I know others absolutely love the Monarch.  I wish I could be persuaded to give it another try.


----------



## ScubaKat (Feb 17, 2015)

Thanks for the review of the resorts!  We have been lucky in trading into Grande Ocean for the last couple of summers through II relatively last minute.  This year after selling back one of our Marriott weeks and grabbing weeks for Christmas and Spring break being on a school schedule now.. we were out of Marriott weeks to trade for the summer.. I was matched with Monarch through RCI for July! :whoopie::whoopie:  I had hesitated taking it but figured couldn't go wrong with a Marriott on HHI.


----------



## jont (Feb 18, 2015)

Thank you for the great report. I have been looking forward to reading about your HHI mega stay since you first posted about it several months ago. Although I have visited all the Marriotts on HHI, I have only been able to stay at half of them but I am slowly working my way down the list. Harbor Pointe is coming up this spring. I am also glad you were able to meet and share a meal with Marty and his lovely wife Mona. They are truly two of the nicest people i have had the good fortune of meeting. And Marty is the de facto expert on HHI dining. When Marty speaks (about HHI resturants), people listen. Thanks once again for the great report Boca. Well done.


----------



## jme (Feb 18, 2015)

jont said:


> Thank you for the great report. I have been looking forward to reading about your HHI mega stay since you first posted about it several months ago. Although I have visited all the Marriotts on HHI, I have only been able to stay at half of them but I am slowly working my way down the list. Harbor Pointe is coming up this spring. I am also glad you were able to meet and share a meal with Marty and his lovely wife Mona. They are truly two of the nicest people i have had the good fortune of meeting. And Marty is the de facto expert on HHI dining. When Marty speaks (about HHI resturants), people listen. Thanks once again for the great report Boca. Well done.

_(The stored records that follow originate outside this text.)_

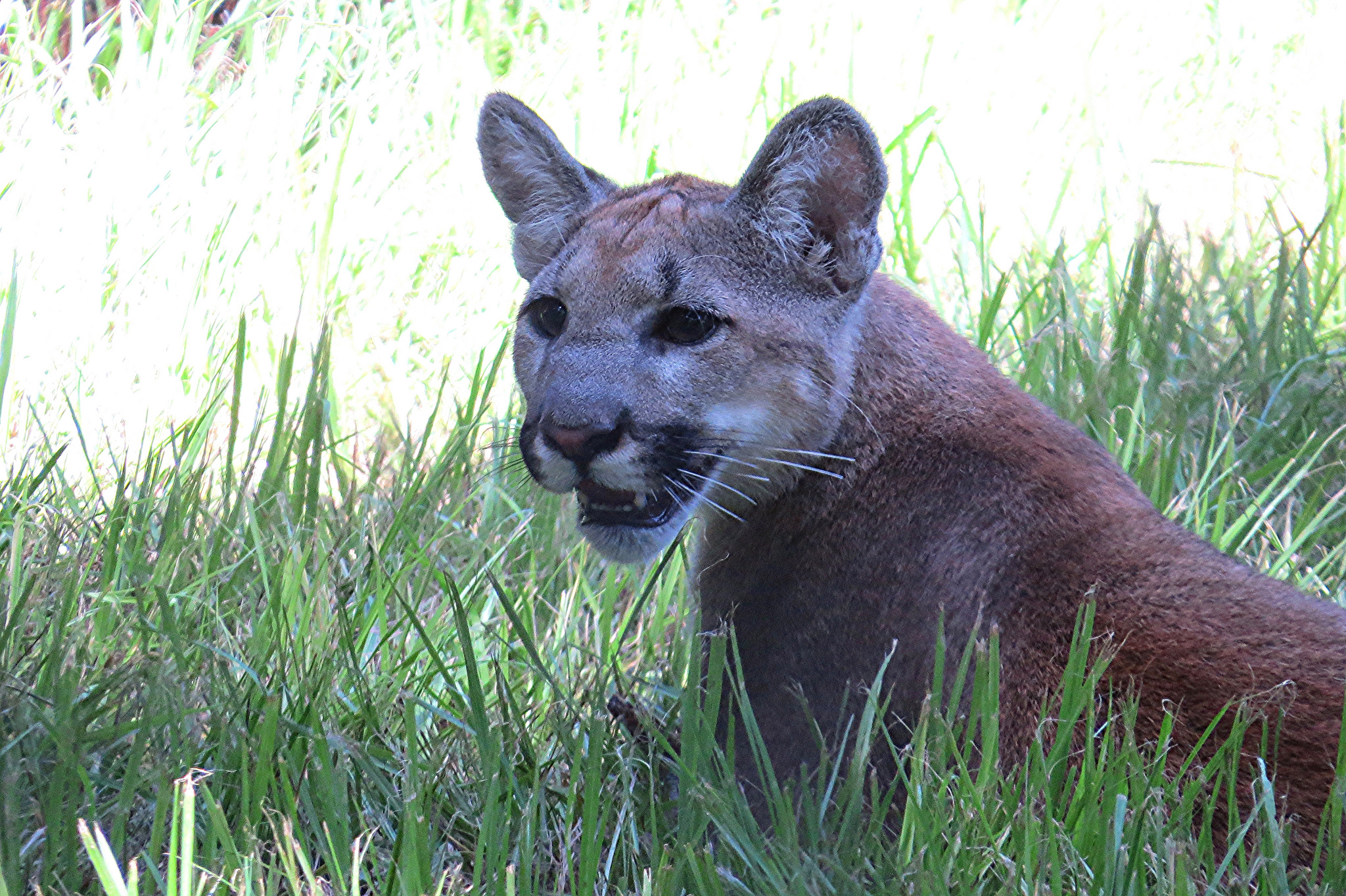Plight of the panther nrdc for Florida fish wildlife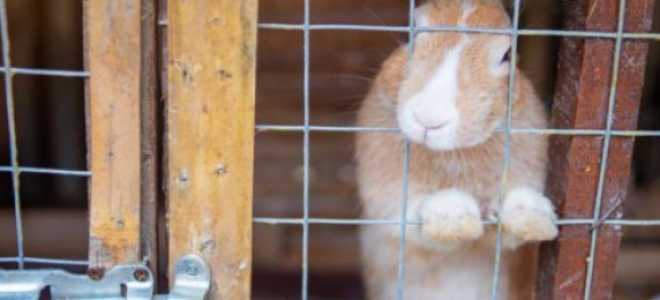 Клетка для кроликов виды для молодника какие для откорма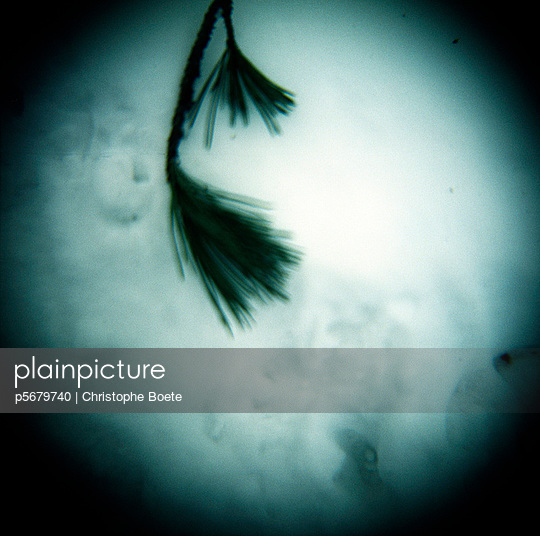 Pinhole camera - p5679740 by Christophe Boete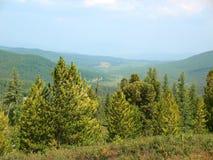 Горы, пропуск Ulagan стоковое фото rf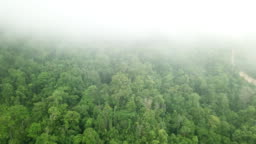 Tops of Trees in Tropical Forest in Honduras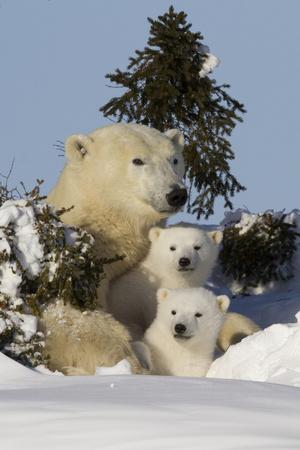 https://imgc.artprintimages.com/img/print/polar-bear-ursus-maritimus-and-cubs-wapusk-national-park-churchill-hudson-bay-canada_u-l-pxwoay0.jpg?p=0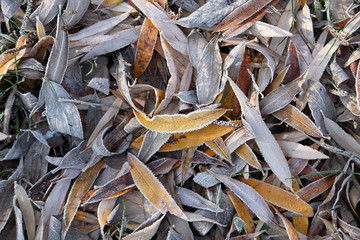 White hoarfrost on fallen yellowed willow leaves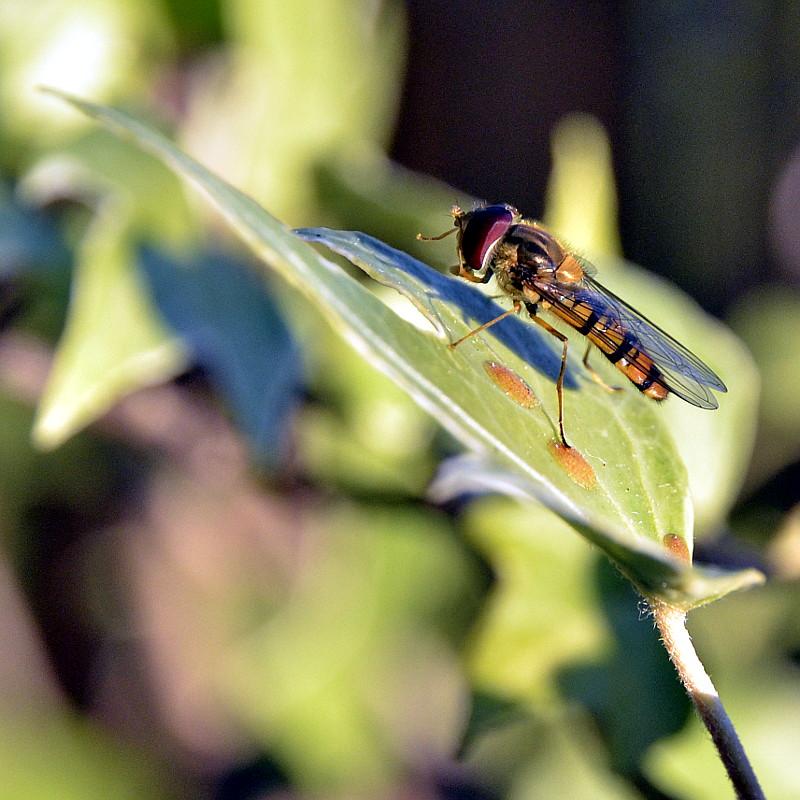 Un syrphe posé sur une feuille de lierre dépose un suc de pollen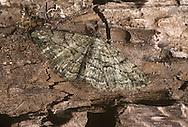 Willow Beauty - Peribatodes rhomboidaria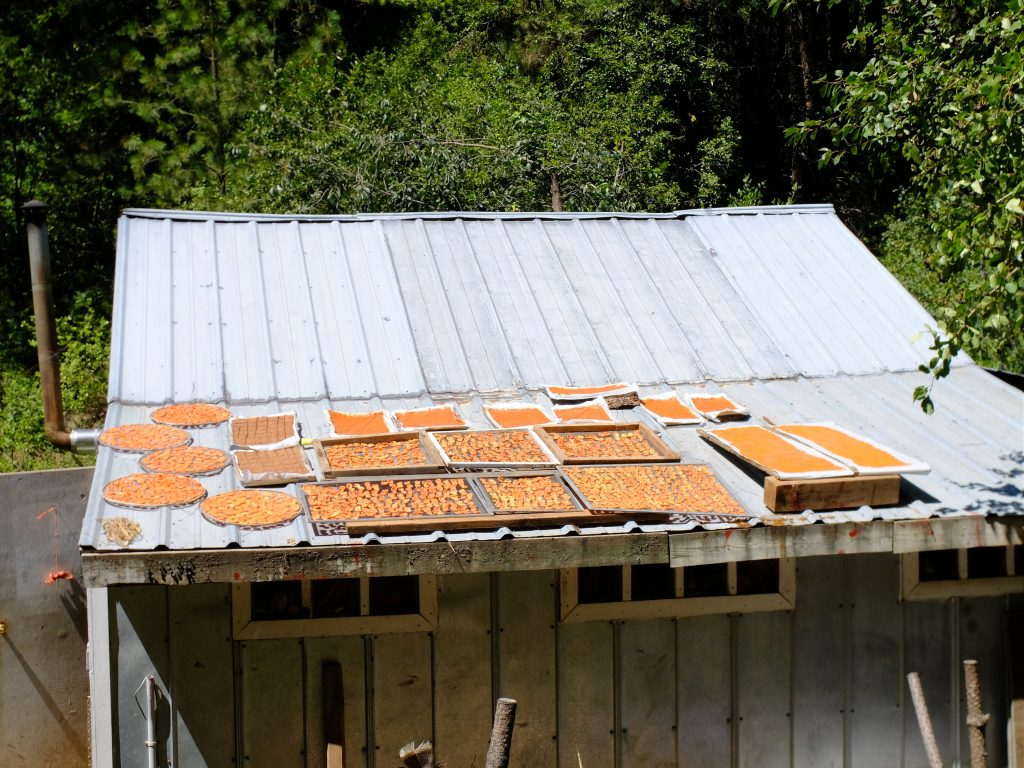 Processed apricots drying on roof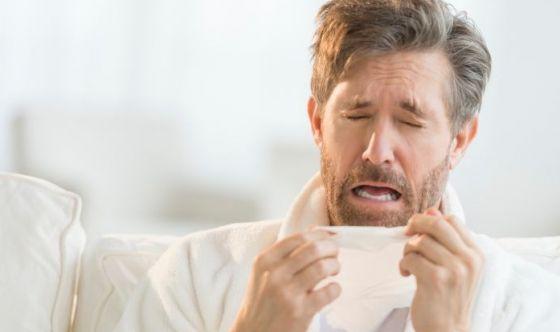 Le allergie più diffuse: dalla polvere al gatto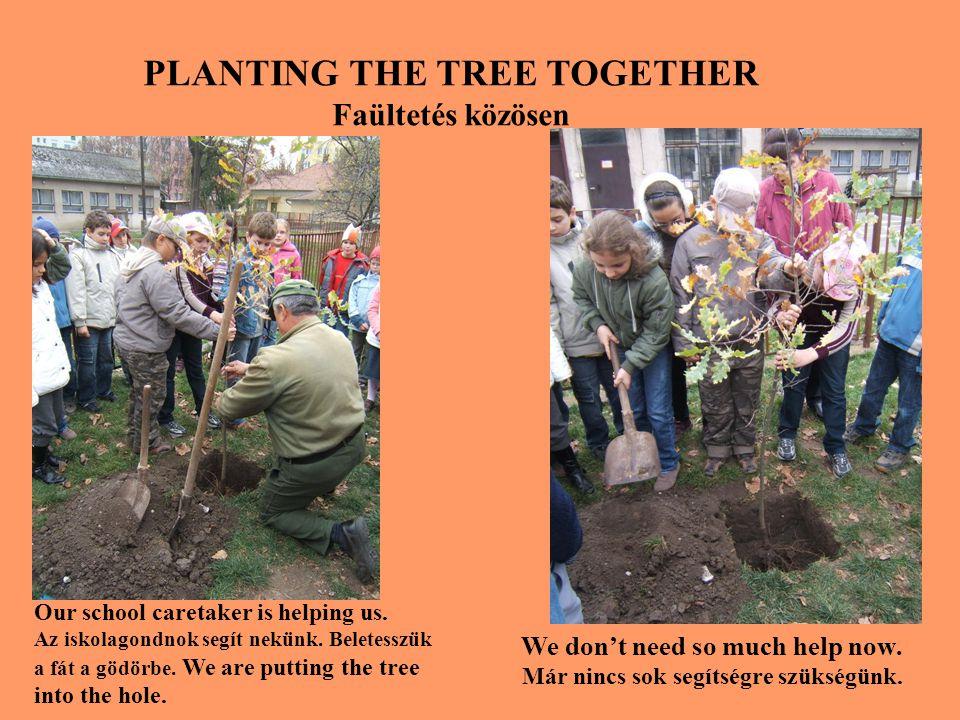 PLANTING THE TREE TOGETHER Faültetés közösen Our school caretaker is helping us.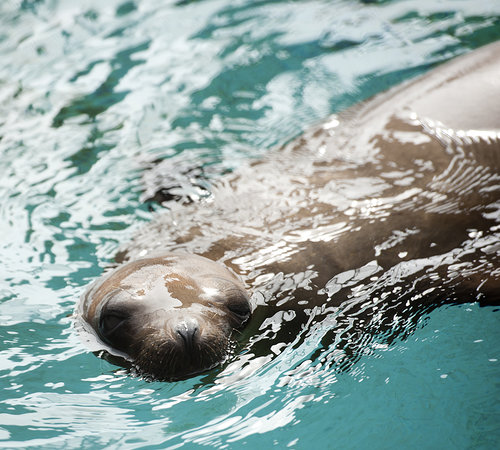 The Marine Mammal Center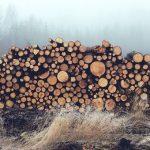 В Усть-Кане главный лесничий обвиняется в незаконной рубке леса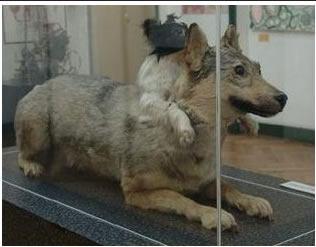 Demikhov perros
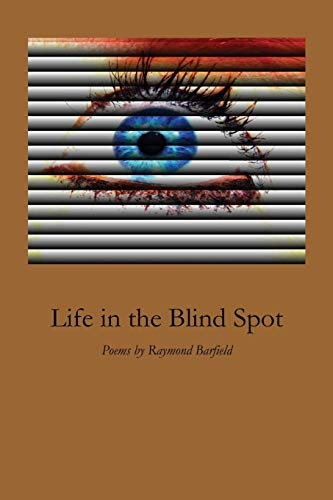 9781625490551: Life in the Blind Spot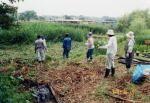 ホタルの里を守る会 水生植物見本園づくり01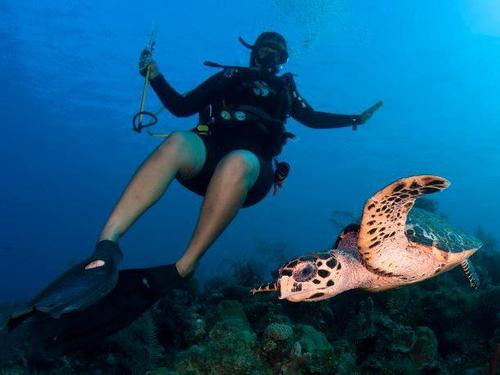 Grand Cayman padi diving Trip Booking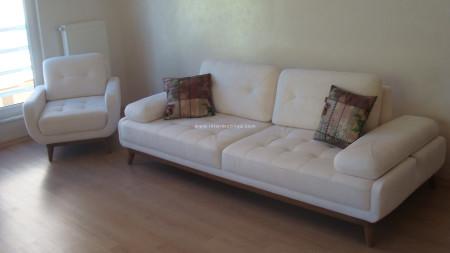 Nokay ailesinin mekanizmalı fonksiyonel oturma odası (1)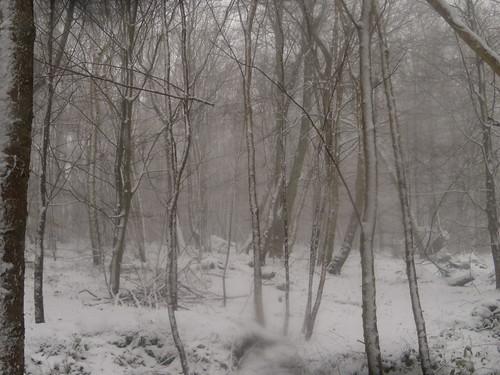 Kent or Siberia?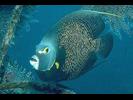 Lemonpeel Angelfish - Angelfish<br>(<i>Centropyge flavissima</i>)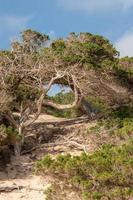 träd som kallas savina på formentera -stranden i calo d es mort foto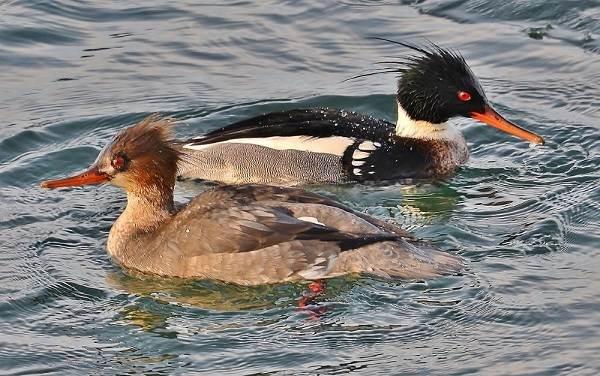 Водоплавающие-птицы-Описание-названия-и-особенности-водоплавающих-птиц-23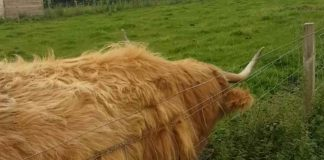 cow back scratching with a fence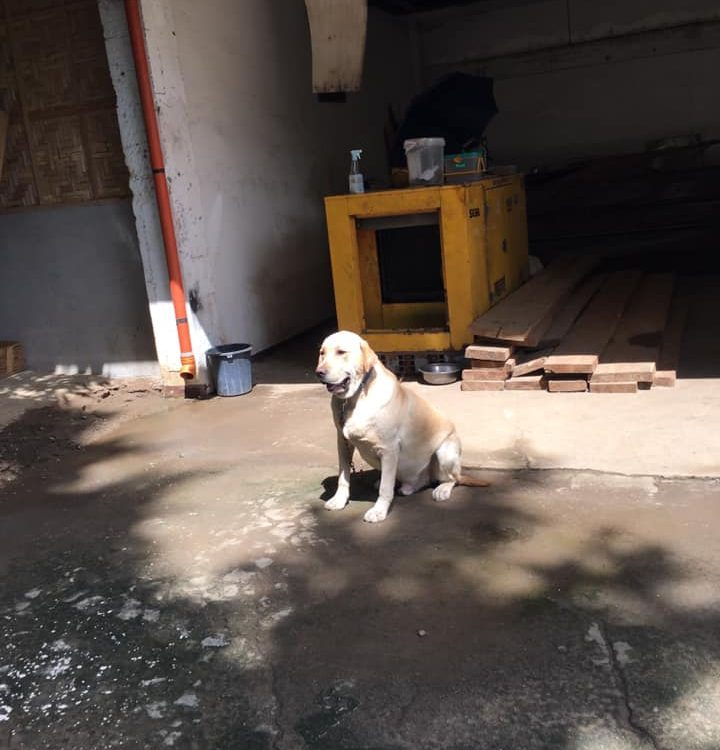 Fleas and Ticks treatment in the whole perimeter of a residential structure. Jus...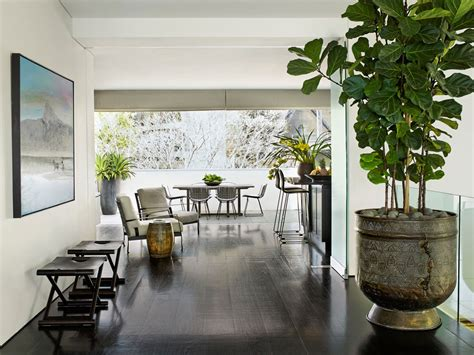 interior plant design customized   home  trained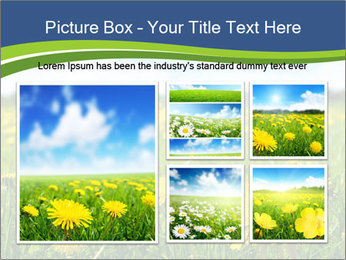 0000072190 PowerPoint Template - Slide 19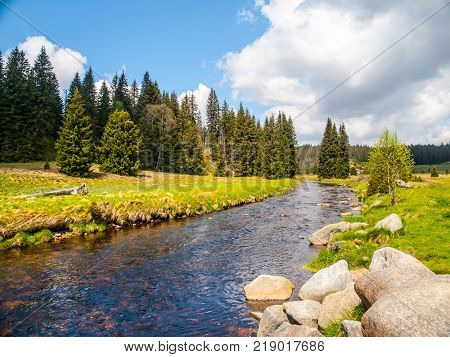 Idyllic landscape with calm mountain river on sunny day. White stones and green meadows and trees. Sumava National Park, Bohemian Forest, Czech Republic.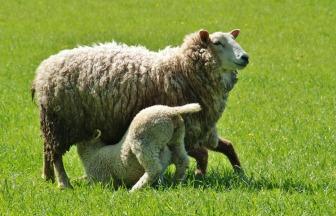 sheep-338225
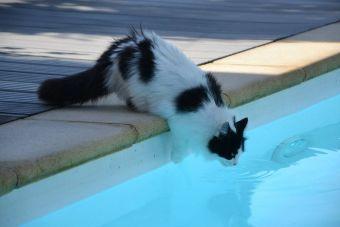 7 GIFS divertidos de gatos en verano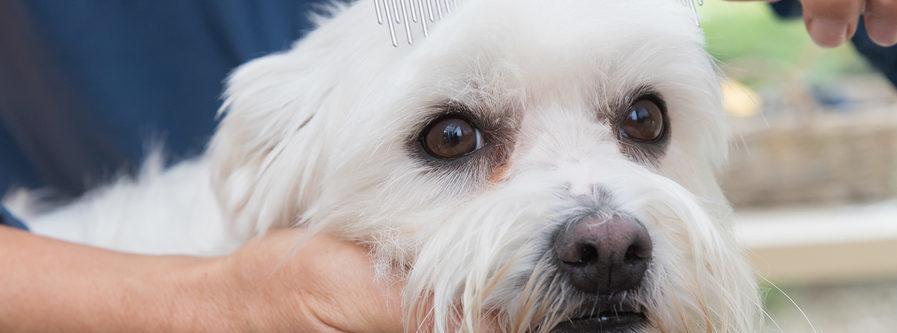 White dog showing apprehension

Aw Shucks, thank you John.  It's my wife Mona that clinches it, though. Don't know what I did to deserve her.  Can't wait to see you and Marie in April, that is, if you can dig out of the snow. all my best


----------



## grjedreweery (Feb 18, 2015)

BocaBoy......you've inspired me to make my first visit to HH in Jan/Feb (2016). My wife takes early retirement in June this year and we can now go on 'extended' vacations so the first one will be to HH. From 26 Jan 2016 we will be enjoying consecutive weeks in Harbour Club, Monarch, Surfwatch and Grand Ocean - returning back to UK  23rd Feb. Intend to 'destroy' my attempts at weight control (dieting) in as many of jme's recommendations as possible at the same time. Some may think HH will be a bit chilly but here in the UK we've rarely seen temperatures above 50F since end of October and won't see them for a week or two yet so HH in February will be like late Spring/early Summer to me.


----------



## jme (Feb 18, 2015)

grjedreweery said:


> BocaBoy......you've inspired me to make my first visit to HH in Jan/Feb (2016). My wife takes early retirement in June this year and we can now go on 'extended' vacations so the first one will be to HH. From 26 Jan 2016 we will be enjoying consecutive weeks in Harbour Club, Monarch, Surfwatch and Grand Ocean - returning back to UK  23rd Feb. Intend to 'destroy' my attempts at weight control (dieting) in as many of jme's recommendations as possible at the same time. Some may think HH will be a bit chilly but here in the UK we've rarely seen temperatures above 50F since end of October and won't see them for a week or two yet so HH in February will be like late Spring/early Summer to me.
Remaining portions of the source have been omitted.